En Colombia, o el “Postconflicto” significa una nueva Constituyente…

por Claudia Delgado


La idea de posconflicto supone que hay un conflicto superable. El término apareció en el medio académico colombiano hace más de 15 años y refiere específicamente a un solo tipo de conflicto: el armado. Se trata pues de un tema ya instalado que propone un ámbito esperanzador para un país devastado por prácticas violentas –casi tradiciones– con resultados sangrientos. La idea de pensar en un país sin tragedias mortales diarias parece una apuesta positiva.
Curiosamente, aunque hace bastante más tiempo en ese mismo medio académico se aceptó que los actores de los conflictos armados son varios en intereses ideológicos, políticos y financieros, el “posconflicto” se ha acotado solamente al lapso posterior a una paz alcanzada con movimientos armados insurgentes. El término se ha mantenido a pesar de que hubo acuerdos de desmovilización con grupos paramilitares; y a pesar de que la guerra del Estado contra los grupos armados por los narcotraficantes no ha parado de producir miles de muertos; y a pesar, en fin, de los cientos de asesinatos y desapariciones forzadas perpetrados por las fuerzas de seguridad del Estado.
Ante estos fenómenos no se habló ni se habla de posconflicto, como si Colombia no pudiera ser concebida sin la actividad asesina de militares, paramilitares y grandes negociantes; o, peor, como si debiera pensar que habrá un periodo posterior al conflicto (incluso llamado “paz”) aunque subsistan esas actividades de actores organizados para el ejercicio de la violencia. Para tal olvido no se puede argumentar que la guerrilla sea el actor más antiguo, ni el más peligroso, ni el que más haya transformado la vida nacional.
Lo que sí se puede argüir es que la guerrilla ha sido puesta como el factor de violencia por excelencia por parte de los medios de comunicación.
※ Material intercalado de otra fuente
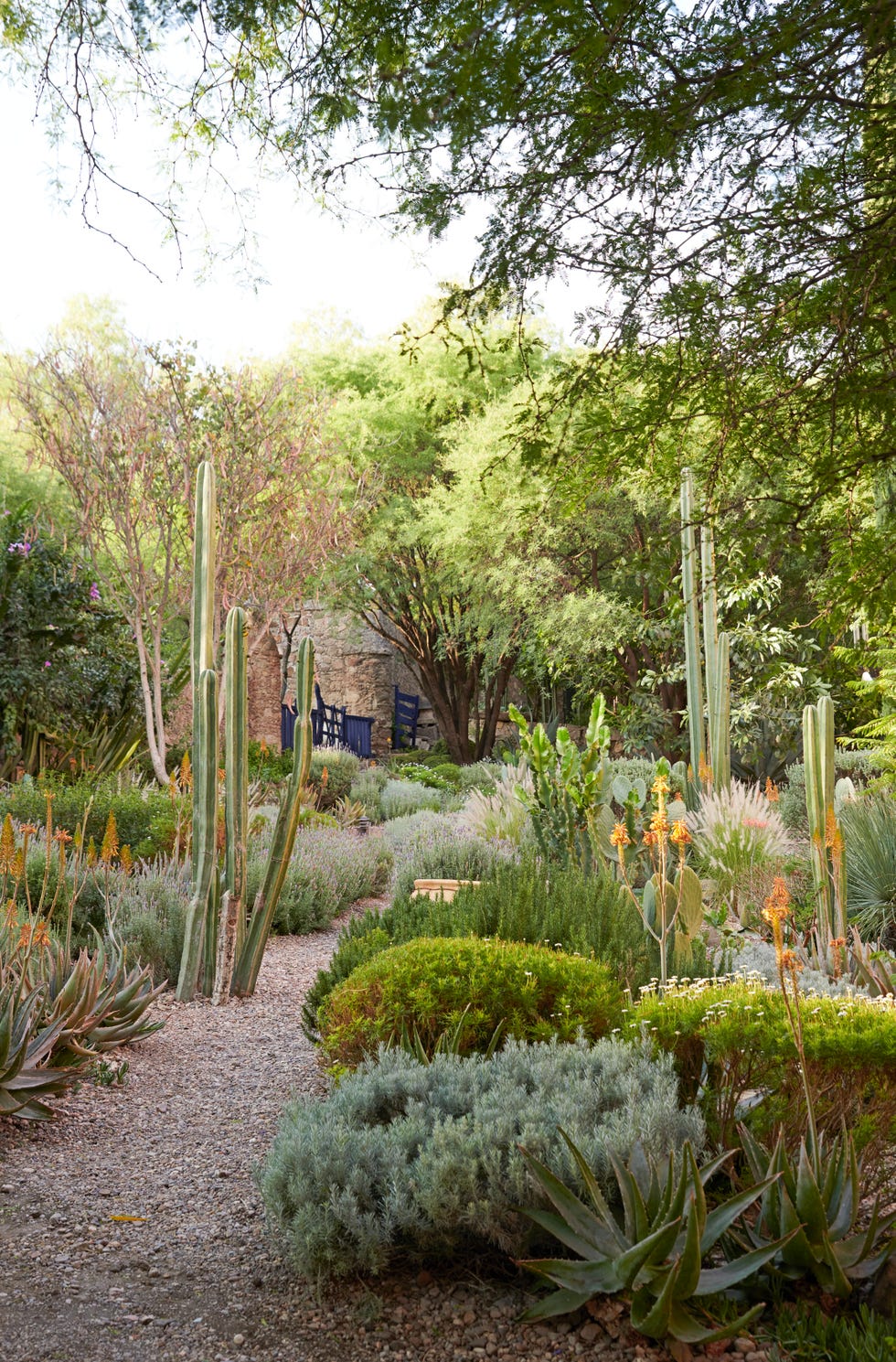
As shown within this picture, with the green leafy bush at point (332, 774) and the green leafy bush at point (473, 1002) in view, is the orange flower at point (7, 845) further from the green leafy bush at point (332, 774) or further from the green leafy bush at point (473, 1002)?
the green leafy bush at point (332, 774)


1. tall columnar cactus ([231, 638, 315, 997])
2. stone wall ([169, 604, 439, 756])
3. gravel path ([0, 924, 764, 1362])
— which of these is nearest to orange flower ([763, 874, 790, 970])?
→ gravel path ([0, 924, 764, 1362])

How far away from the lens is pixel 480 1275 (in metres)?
2.62

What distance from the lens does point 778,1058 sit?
288 centimetres

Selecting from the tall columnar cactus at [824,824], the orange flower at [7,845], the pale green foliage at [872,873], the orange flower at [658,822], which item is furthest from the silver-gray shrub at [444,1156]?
the pale green foliage at [872,873]

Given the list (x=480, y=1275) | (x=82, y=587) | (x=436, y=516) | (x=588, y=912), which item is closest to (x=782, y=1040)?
(x=480, y=1275)

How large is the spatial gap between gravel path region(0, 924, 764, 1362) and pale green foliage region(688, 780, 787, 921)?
12.4 feet

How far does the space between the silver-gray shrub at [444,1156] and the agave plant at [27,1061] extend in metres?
1.08

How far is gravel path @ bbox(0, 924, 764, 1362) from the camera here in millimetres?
2307

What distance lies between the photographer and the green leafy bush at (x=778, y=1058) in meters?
2.82

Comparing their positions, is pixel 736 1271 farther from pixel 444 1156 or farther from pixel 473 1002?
pixel 473 1002

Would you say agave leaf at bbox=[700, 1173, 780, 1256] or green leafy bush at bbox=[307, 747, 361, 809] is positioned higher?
green leafy bush at bbox=[307, 747, 361, 809]

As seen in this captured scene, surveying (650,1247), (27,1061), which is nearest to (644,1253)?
(650,1247)

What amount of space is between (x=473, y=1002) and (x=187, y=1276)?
1296 millimetres

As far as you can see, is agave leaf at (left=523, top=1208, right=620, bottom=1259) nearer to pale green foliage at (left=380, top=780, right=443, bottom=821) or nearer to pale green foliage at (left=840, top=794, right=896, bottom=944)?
pale green foliage at (left=840, top=794, right=896, bottom=944)
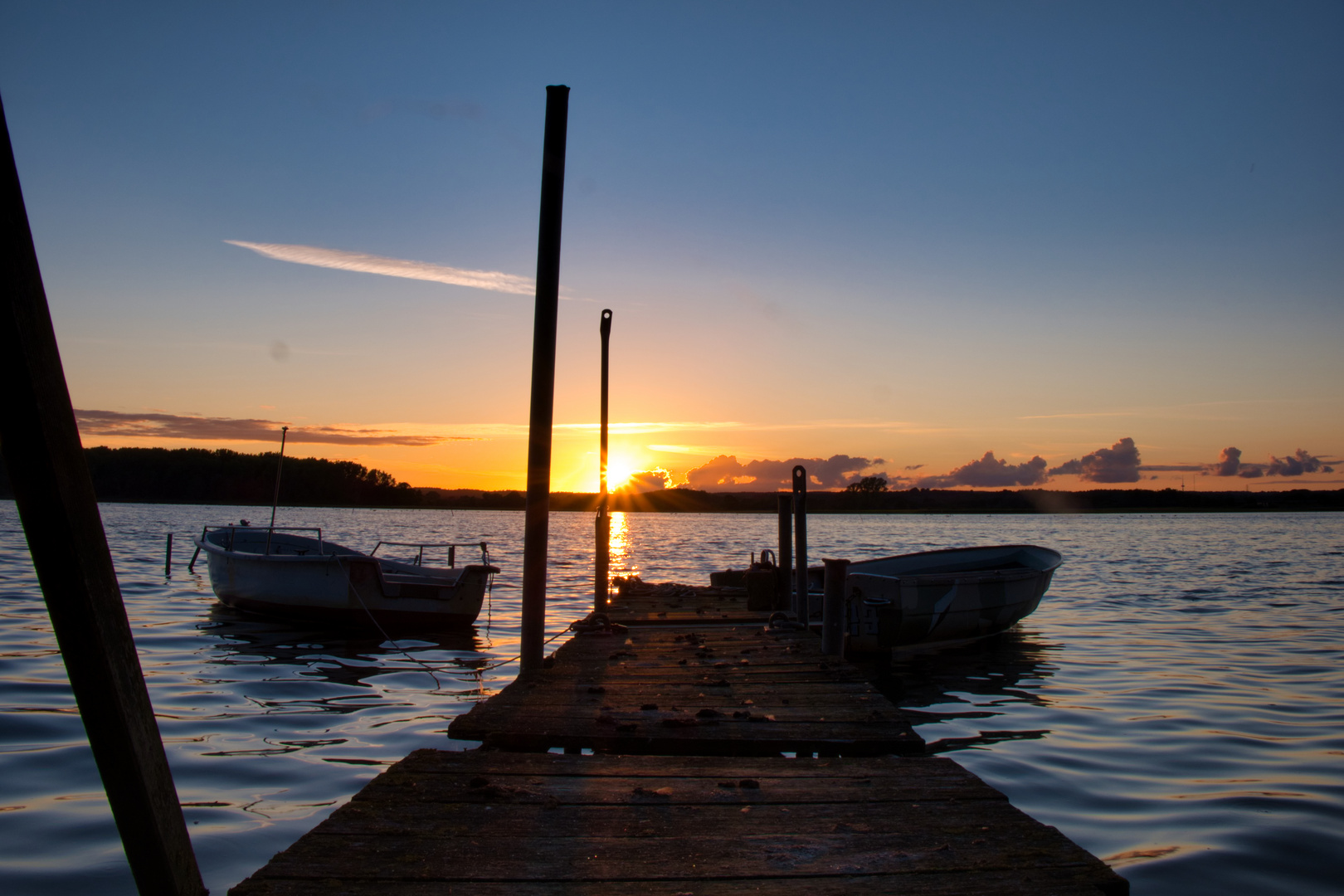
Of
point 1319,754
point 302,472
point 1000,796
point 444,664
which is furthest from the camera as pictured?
point 302,472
Y se podría mencionar el desafecto extendido que hay entre tantos colombianos hacia la guerrilla, y de ahí, la validez de la agenda política de Santos.
Sin embargo, no valdría como argumento para un ámbito académico -una de cuyas características definitorias es la crítica, y otra, la construcción de narraciones independientes de los intereses pecuniarios o políticos de negociantes particulares, que son quienes dictan los énfasis y las obliteraciones de la información circulante. El “posconflicto” es antes que todo una idea, y, como toda idea, hace parte de una ideología.
Si el conflicto armado con la guerrilla es superable, es porque no es estructural. Si es coyuntural, significa que han cambiado las condiciones que explicaban su aparición o mantenimiento, o que la guerrilla ha perdido su rol en el escenario.
Según la primera posibilidad, en Colombia ya no hay conflictos por la tenencia de la tierra que no puedan tramitarse satisfactoriamente por la vía legal en respuesta a las demandas de los campesinos; los sindicalistas pueden defender los derechos de los trabajadores en un marco de negociación de intereses; el número de defensores de derechos humanos ha descendido porque la defensa de los derechos es innecesaria, dada la garantía de ellos que provee el Estado.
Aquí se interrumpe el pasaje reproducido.